◆ INSTRUCTIONS FOR THE TASK
Extend the interview about electrical safety training and asking open-ended questions, continuing after its final sentence.

◆ PASSAGE FOR REVIEW
Not just your life, but your colleagues working with you, their lives, their body parts depend on you knowing this. And it tends to set in to their psyche, if you will, that we need to take this serious. And they do. And I've had people in the classes say, I've taken a class like this before, but never to this level, never to this detail. I learned a lot from it. And I'm like, good. I'm glad you did. I know you're not going to remember a hundred percent of it when you leave here. But if I raise you up to the level of knowledge, let's say at a hundred percent at the classroom, when you leave here, you might remember 75% of it. But if I only raise your level of knowledge to 40%, when you leave here and a few weeks later, you're going to be at 20% knowledge, that's bad for you and the people you're working with. So we always bring you up to the higher level so that you're always going to remember something. And mechanical guys were always hesitant to take the electrical safety class, but it was a requirement for the field engineers at GE. And they're like, John, if I touch a disconnect switch, I'll be fired. I get that. But here's the reason you're taking this class. You're over here working on some mechanical part. A bearing, a thrust block issue, whatever it may be. I said, and the generator guys over there, he opens up a cabinet with 13 two in it. And you look over there and go, wait a minute. I'm only six feet away. I'm too close cause that's high power or high current and John said something about, there's like a distance I need to stay away and I'm out of here till I figure out what's right. That's the bottom line. You may not remember those distances. You may not remember what the art flash and the energy calculations are and the minimum approach boundaries but you knew enough to get out of there. Bottom line, after eight hours of sitting through an electrical safety class, you knew to walk away.

Jill James:

That's right. That's right. That's the beauty of it.

John Mahoney:

Absolutely.

Jill James:

John, you spoke about curiosity and having curiosity and asking questions. In your experience and the questions that you ask in your classrooms, the questions that you ask of people and trying to really drill into well, hopefully we can help people with curiosity, but for our listeners who are like, I don't know if I'm that good of a question asker, what are some of your go-to questions that you lead with? Obviously not a specific topic, but when you're asking people questions, how do you frame things?

John Mahoney:

Let's do a quick two type of questions. All right, the first one is going to be Joe, did you get out of bed this morning on time? What's the first thing you're thinking a defense, wait a minute. Did I get now?

Jill James:

What? What's on time? Yeah. What is it? Who set that? Yeah.

John Mahoney:

Right. And then it's like, Joe, could you explain to me what your morning routine is like? What do you normally do? And in explaining that to me, I'm just kind of curious as to what those steps might be the first part of your day and you say, well, I usually get up six o'clock, the alarm goes off. I don't reset it. Well, okay. Now you're just talking to me versus trying to be defensive. Say, oh yeah, I got up at six. Well that doesn't tell me everything I want to know. Did you shut the alarm off and get out of bed? Did you put those alarm on snooze? So when you're asking questions, you need to ask open ended questions. So I would ask if somebody pushed the button on some machine and something happened. Okay. Can you explain to me the routine that you normally go through? Is this the typical part that is used on this machining process? Look, I don't know. That's why I'm asking you. I'm not knowledgeable. I'm just trying to figure this out. And again, I'm not standing above them. I'm kind of at the same eye to eye level. I try to keep the barriers away. Explain to me what this process is. I understand part of it, but boy, I don't understand all of it. Can you walk me through it so that I can understand? I might know. I might very well know the details. I don't want them to say yes or no. I want them to tell me because I might pick up something that is out of the norm.

◆ INPUT DATA

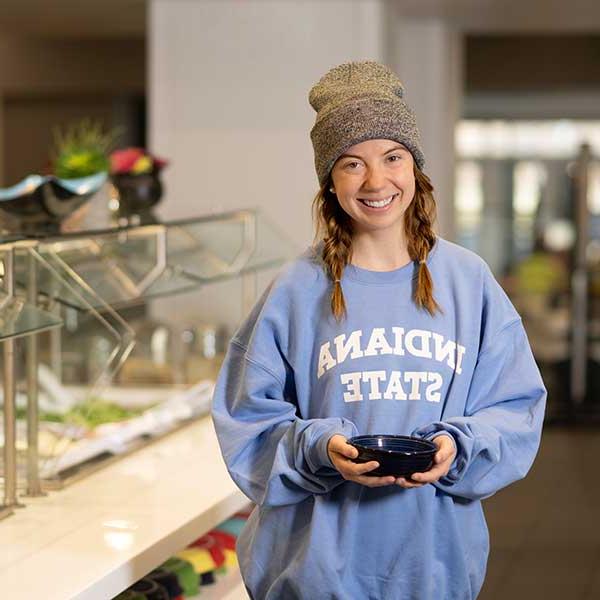 A smiling female student in a grey wool hat and a blue Indiana State sweatshirt holds a bowl next to the salad bar in the dining hall.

◆ ANSWER TO THIS EXERCISE
Jill James:

That's right.

John Mahoney:

And that's an influence to them to make a mistake. That is not going to come out with a yes or no.

Jill James:

That's right. That's right. They might be walking you through. I did that so much in my investigations as well. And asking people, tell me about how this thing works. How do you do, you're the expert on this thing. Kind of walk me through it. And then all of a sudden, somebody would say like, well it's normally like this, but three weeks ago, this thing broke and so now I have to do it this way. And you get to hear these little things that if you're listening, which is another thing you said about listening and being an active listener.

John Mahoney:

Yeah. They might say, well, no, we've done this process for years and it hasn't really changed, but maintenance has falling apart. Now I go back and I look at maintenance. I'm like, what's the schedule? Well, the schedule is pretty plain. Okay. So why isn't maintenance doing this? Well, they used to have 10 maintenance guys. Now we're down to five. Okay. So they can't get to everything in a timely manner. So what's the problem. Is it the operational side or now is it a maintenance side? So now you begin to look at other influences to why this event actually happened. And when you hear the term root cause analysis, everybody's thinking there's got to be one thing, right?

Jill James:

It's too bad that's the actual term is.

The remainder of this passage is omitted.